Sur ce point précis non plus, François Hollande n’a pas tout à fait répondu aux attentes tchèques, puisque s’il a assuré qu’il ne s’agit de « mettre en cause la libre circulation y compris pour le transport par camions », il convient toutefois selon lui de « lutter contre un certain nombre d’abus et de fraudes » concernant les travailleurs détachés en adaptant « des principes fixés en France en conformité avec les règles européennes ».Concernant les échanges commerciaux proprement tchéco-français, François Hollande a expliqué que différents projets dans les domaines des transports, comme le TGV, mais aussi de l’énergie, notamment nucléaire, et de l’industrie de la défense ont été évoqués.
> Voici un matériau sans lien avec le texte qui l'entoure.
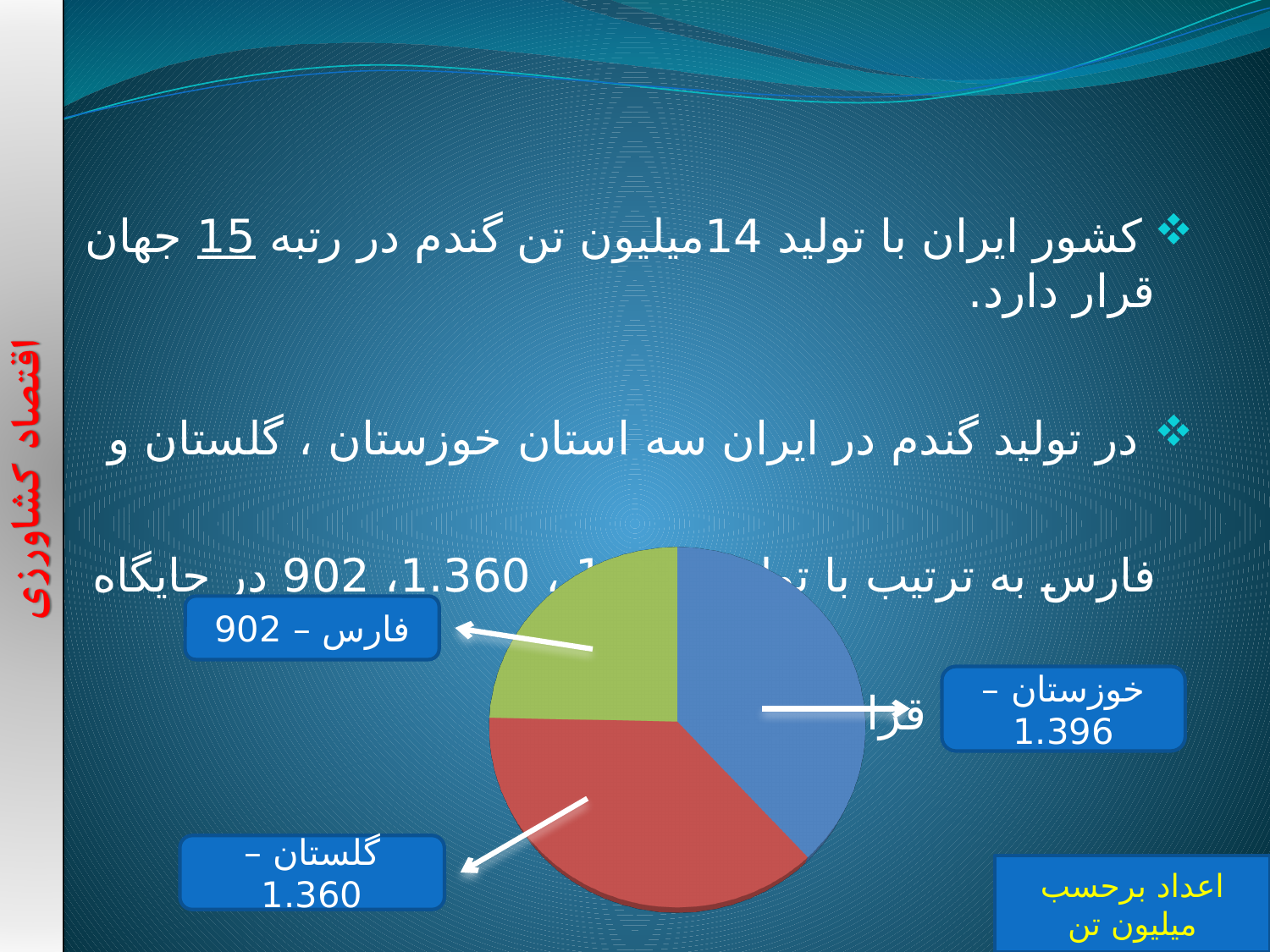
What is the difference between the labelled values for Khuzestan and Golestan? 0.036 Which province has the highest labelled value on the pie chart? Khuzestan (خوزستان) Which province has the lowest labelled value on the pie chart? Fars (فارس) According to the note on the slide, what unit are the chart's numbers given in? million tons (میلیون تن) Which labelled value is larger on the pie chart, Khuzestan or Golestan? Khuzestan What value is labelled for Khuzestan (خوزستان) on the pie chart? 1.396 What value is labelled for Fars (فارس) on the pie chart? 902 Which colour is the Fars (فارس) slice of the pie chart? green What value is labelled for Golestan (گلستان) on the pie chart? 1.360 What kind of chart is shown on the slide? pie chart How many slices does the pie chart have? 3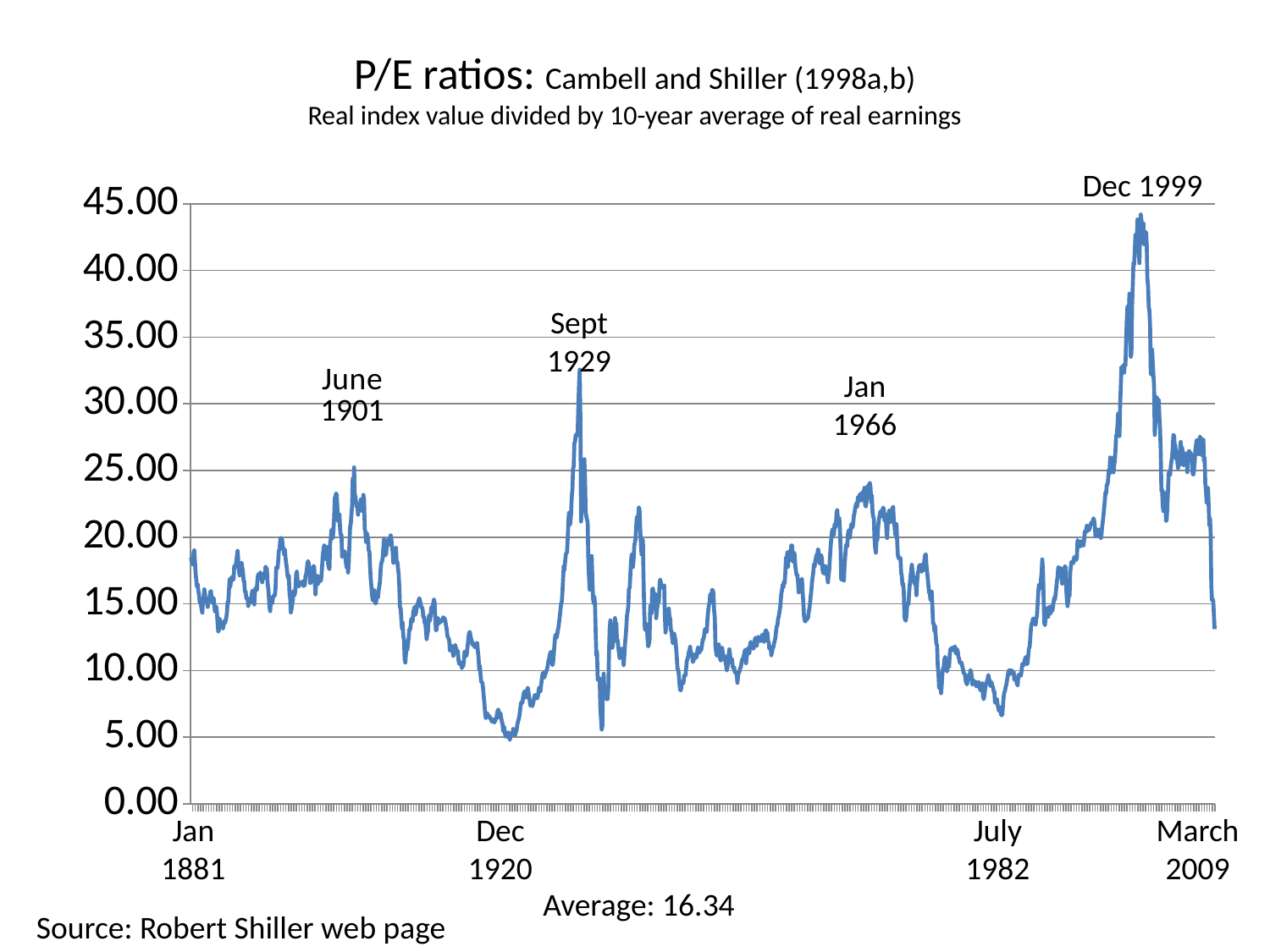
Is the P/E ratio at the June 1901 peak greater or less than 20.00? greater What is the source given for the chart data? Robert Shiller web page Is the P/E ratio at the end of the series (March 2009) greater or less than 15.00? less Which peak is higher, June 1901 or Dec 1999? Dec 1999 What kind of chart is shown on the slide? line chart Is the P/E ratio at the Sept 1929 peak greater or less than 30.00? greater Which peak is higher, Sept 1929 or Jan 1966? Sept 1929 What average P/E ratio is stated below the chart? 16.34 Which of the four labelled peaks (June 1901, Sept 1929, Jan 1966, Dec 1999) has the highest P/E ratio? Dec 1999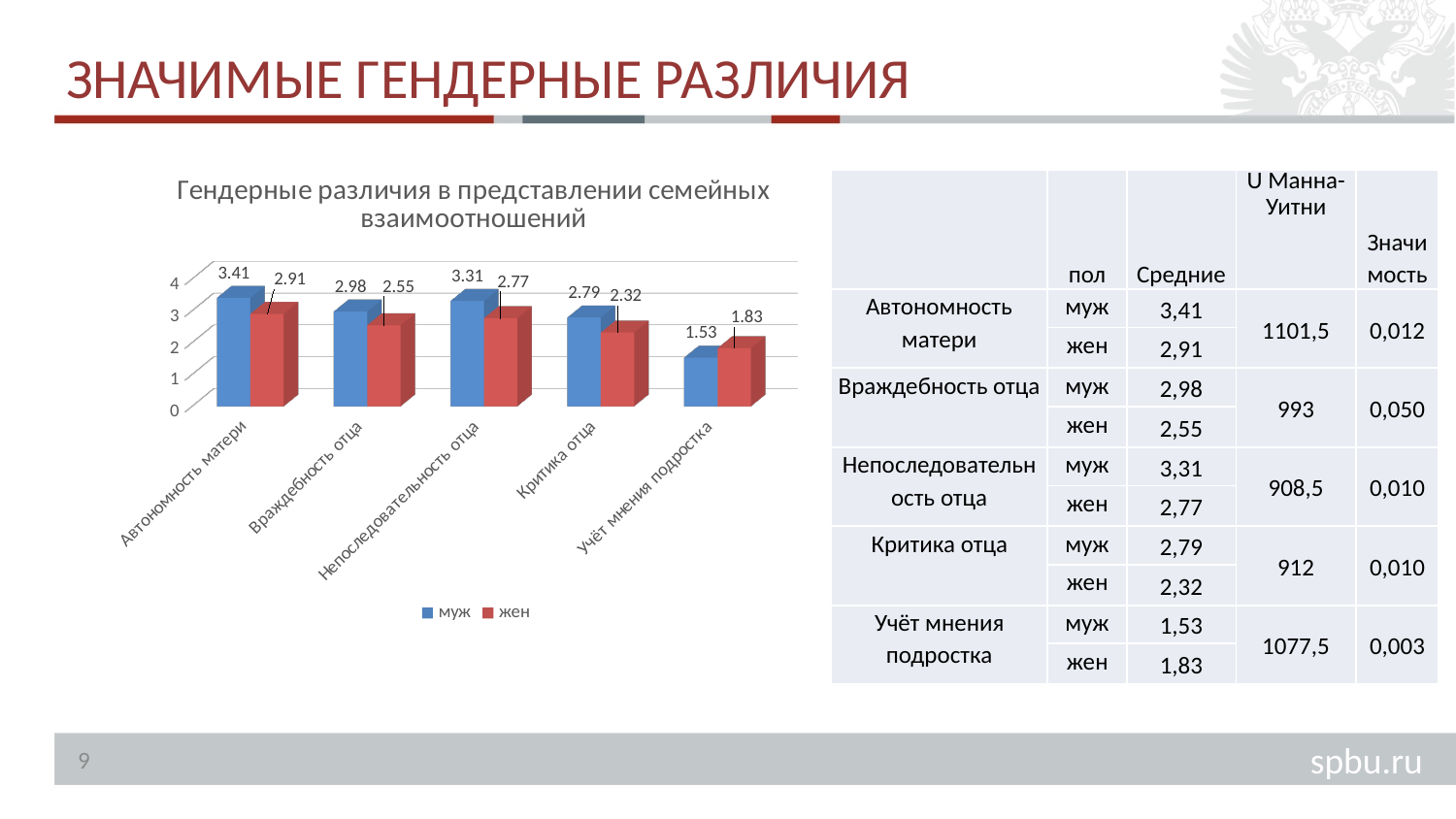
What is the difference between the муж and жен values in the Непоследовательность отца category? 0.54 In the Учёт мнения подростка category, which series has the larger value, муж or жен? жен Is the value for жен in the Враждебность отца category greater or less than 3? less What is the value for жен in the Критика отца category? 2.32 Which category has the lowest value for the жен series? Учёт мнения подростка How many series does the chart legend list? 2 What is the title of the chart? Гендерные различия в представлении семейных взаимоотношений What is the value for муж in the Автономность матери category? 3.41 What is the value for муж in the Учёт мнения подростка category? 1.53 How many categories are shown on the x axis of the chart? 5 What kind of chart is shown on the slide? bar chart Which category has the highest value for the муж series? Автономность матери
Enfin, le Premier ministre Bohuslav Sobotka a fait part de son désir de voir la France participer activement aux célébrations qui seront organisées en 2018 pour le centenaire de la création de l’Etat tchécoslovaque. La France a été le premier pays à reconnaître la Tchécoslovaquie en 1918, comme l’a rappelé François Hollande :
« La France l’avait fait aussi parce que les Tchèques étaient venus se sacrifier pour elle. Les Tchèques ont donné leur sang pour que la France puisse être libre. Il était donc légitime qu’elle soit le premier pays à reconnaître la Tchécoslovaquie. Il est toujours utile de rappeler l’histoire si nous voulons être conscients de nos responsabilités pour aujourd’hui et pour demain. »
Un rappel qui n’a pas satisfait les journalistes français présents à Prague, peu soucieux de ces considérations historiques et qui espéraient plutôt une annonce de François Hollande concernant son éventuelle candidature à l’élection présidentielle… C’est donc déçus que eux ont quitté la République tchèque et regagné Paris.